Brief:
Of all the lines below, return only those starting with the line holding "Draga Dumitru,pe ultima" and going on through the line holding "Marzo 2015 –", exactly as written.

───── Extracted data

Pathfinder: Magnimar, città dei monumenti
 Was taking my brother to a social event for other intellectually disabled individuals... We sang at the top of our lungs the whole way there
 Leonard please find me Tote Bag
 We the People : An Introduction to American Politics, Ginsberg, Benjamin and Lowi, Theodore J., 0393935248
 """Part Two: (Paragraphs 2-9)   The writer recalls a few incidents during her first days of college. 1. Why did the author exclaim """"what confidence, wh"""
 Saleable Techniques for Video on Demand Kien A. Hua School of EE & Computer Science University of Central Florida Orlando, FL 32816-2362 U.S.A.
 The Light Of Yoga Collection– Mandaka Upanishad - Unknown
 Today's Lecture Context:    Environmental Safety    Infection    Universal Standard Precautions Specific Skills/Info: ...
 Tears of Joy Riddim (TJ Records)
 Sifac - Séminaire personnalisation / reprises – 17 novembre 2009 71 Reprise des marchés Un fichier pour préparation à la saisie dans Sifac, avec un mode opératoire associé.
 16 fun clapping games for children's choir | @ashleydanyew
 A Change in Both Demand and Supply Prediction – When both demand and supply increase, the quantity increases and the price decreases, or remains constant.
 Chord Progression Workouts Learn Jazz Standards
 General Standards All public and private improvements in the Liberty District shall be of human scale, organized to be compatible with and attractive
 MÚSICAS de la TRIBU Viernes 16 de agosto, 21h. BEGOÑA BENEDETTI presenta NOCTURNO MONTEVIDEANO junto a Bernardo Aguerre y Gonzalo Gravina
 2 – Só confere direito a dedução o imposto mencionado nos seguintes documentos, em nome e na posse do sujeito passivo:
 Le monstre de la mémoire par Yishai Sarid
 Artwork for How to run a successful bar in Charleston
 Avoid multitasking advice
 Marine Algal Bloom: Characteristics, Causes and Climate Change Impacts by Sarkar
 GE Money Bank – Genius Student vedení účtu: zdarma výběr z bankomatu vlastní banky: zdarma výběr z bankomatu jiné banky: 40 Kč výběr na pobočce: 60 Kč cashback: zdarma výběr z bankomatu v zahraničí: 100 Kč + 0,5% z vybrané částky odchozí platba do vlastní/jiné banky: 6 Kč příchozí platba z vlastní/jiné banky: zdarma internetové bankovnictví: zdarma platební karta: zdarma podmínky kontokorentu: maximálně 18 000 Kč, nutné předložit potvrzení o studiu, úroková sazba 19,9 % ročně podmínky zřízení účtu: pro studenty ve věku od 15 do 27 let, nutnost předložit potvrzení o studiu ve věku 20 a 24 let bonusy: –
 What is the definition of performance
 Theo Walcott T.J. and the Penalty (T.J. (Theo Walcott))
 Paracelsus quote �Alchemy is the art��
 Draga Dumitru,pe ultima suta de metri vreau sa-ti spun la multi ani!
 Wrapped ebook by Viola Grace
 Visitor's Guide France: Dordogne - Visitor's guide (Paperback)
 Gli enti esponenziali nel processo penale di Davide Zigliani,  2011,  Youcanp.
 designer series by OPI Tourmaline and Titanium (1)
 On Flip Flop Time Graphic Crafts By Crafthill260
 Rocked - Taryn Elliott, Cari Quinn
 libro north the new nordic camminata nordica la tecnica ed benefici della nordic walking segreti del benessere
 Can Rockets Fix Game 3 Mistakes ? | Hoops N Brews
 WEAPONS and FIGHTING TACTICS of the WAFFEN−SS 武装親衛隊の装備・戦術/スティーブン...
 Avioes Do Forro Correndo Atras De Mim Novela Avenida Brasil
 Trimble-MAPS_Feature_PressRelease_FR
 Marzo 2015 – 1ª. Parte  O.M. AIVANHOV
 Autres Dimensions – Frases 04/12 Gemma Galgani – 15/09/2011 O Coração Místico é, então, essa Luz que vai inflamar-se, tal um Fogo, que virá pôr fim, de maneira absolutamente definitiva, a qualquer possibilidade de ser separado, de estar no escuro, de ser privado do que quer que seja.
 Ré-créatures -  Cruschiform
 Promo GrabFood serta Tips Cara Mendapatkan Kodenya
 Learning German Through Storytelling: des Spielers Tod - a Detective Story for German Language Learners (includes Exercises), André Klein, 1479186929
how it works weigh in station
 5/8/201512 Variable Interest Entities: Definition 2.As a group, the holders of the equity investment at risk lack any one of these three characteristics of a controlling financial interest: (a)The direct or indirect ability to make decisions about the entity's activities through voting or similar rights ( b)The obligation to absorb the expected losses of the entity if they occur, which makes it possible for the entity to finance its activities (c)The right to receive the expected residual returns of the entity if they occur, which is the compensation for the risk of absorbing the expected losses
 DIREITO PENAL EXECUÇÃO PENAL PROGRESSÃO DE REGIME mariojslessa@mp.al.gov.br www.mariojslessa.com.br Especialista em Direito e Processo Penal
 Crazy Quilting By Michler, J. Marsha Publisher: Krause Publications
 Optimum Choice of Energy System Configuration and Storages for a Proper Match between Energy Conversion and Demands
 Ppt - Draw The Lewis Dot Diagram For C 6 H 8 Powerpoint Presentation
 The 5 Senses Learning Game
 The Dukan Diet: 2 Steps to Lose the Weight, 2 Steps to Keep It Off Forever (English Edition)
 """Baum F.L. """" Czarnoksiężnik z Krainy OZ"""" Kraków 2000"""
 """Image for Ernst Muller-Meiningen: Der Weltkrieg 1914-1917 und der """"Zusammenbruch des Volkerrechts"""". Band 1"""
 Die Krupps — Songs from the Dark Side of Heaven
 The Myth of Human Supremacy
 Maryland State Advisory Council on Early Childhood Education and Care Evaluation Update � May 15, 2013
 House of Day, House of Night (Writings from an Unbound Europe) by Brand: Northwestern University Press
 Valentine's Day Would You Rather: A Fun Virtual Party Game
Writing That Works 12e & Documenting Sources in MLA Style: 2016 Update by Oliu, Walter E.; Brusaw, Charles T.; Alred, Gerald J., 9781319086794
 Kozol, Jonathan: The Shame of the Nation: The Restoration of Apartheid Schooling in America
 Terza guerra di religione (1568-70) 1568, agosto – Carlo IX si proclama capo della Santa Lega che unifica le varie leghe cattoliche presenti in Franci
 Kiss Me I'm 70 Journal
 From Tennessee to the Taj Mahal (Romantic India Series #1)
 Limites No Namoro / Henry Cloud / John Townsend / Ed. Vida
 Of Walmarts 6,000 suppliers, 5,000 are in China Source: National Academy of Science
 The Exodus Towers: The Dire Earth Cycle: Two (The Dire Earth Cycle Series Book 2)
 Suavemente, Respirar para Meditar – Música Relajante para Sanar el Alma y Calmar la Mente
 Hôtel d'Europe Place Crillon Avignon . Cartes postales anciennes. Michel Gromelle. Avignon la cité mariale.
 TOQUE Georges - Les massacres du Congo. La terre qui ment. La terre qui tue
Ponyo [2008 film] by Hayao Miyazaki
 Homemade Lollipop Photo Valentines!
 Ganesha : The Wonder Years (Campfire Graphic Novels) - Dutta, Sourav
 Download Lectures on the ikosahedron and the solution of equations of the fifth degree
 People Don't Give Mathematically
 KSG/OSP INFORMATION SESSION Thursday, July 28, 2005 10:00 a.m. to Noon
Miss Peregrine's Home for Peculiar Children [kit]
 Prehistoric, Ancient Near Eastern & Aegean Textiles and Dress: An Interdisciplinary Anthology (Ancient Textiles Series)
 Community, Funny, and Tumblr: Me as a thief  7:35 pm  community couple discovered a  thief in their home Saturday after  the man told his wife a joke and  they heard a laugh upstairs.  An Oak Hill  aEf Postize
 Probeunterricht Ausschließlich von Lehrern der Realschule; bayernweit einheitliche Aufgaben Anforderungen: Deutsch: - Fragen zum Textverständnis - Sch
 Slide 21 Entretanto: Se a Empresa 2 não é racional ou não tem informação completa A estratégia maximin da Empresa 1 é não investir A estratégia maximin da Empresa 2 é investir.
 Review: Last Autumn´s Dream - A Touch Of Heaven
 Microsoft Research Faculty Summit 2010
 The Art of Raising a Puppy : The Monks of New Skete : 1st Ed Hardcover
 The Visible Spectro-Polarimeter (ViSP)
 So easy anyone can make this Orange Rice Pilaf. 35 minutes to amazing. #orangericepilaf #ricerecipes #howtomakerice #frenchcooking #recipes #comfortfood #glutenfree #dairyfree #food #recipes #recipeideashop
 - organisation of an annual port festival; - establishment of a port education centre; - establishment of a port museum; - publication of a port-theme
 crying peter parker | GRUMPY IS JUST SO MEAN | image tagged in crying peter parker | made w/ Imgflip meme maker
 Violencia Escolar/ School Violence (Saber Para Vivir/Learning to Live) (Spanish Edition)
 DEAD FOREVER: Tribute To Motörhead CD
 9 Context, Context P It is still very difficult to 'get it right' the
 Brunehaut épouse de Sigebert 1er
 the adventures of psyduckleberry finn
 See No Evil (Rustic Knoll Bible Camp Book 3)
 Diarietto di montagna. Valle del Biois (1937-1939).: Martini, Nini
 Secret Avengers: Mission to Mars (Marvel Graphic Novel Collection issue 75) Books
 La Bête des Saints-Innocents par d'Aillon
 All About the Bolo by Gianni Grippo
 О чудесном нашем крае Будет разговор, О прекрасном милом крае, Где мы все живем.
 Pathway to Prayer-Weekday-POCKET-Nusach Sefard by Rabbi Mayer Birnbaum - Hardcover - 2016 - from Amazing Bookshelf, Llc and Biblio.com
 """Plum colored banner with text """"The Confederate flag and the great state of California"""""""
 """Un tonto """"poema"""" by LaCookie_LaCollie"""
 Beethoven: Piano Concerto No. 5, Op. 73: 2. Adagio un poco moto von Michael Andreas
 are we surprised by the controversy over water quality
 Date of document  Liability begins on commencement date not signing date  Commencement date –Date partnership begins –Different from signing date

──────────

Your solution:
 Draga Dumitru,pe ultima suta de metri vreau sa-ti spun la multi ani!
 Wrapped ebook by Viola Grace
 Visitor's Guide France: Dordogne - Visitor's guide (Paperback)
 Gli enti esponenziali nel processo penale di Davide Zigliani,  2011,  Youcanp.
 designer series by OPI Tourmaline and Titanium (1)
 On Flip Flop Time Graphic Crafts By Crafthill260
 Rocked - Taryn Elliott, Cari Quinn
 libro north the new nordic camminata nordica la tecnica ed benefici della nordic walking segreti del benessere
 Can Rockets Fix Game 3 Mistakes ? | Hoops N Brews
 WEAPONS and FIGHTING TACTICS of the WAFFEN−SS 武装親衛隊の装備・戦術/スティーブン...
 Avioes Do Forro Correndo Atras De Mim Novela Avenida Brasil
 Trimble-MAPS_Feature_PressRelease_FR
 Marzo 2015 – 1ª. Parte  O.M. AIVANHOV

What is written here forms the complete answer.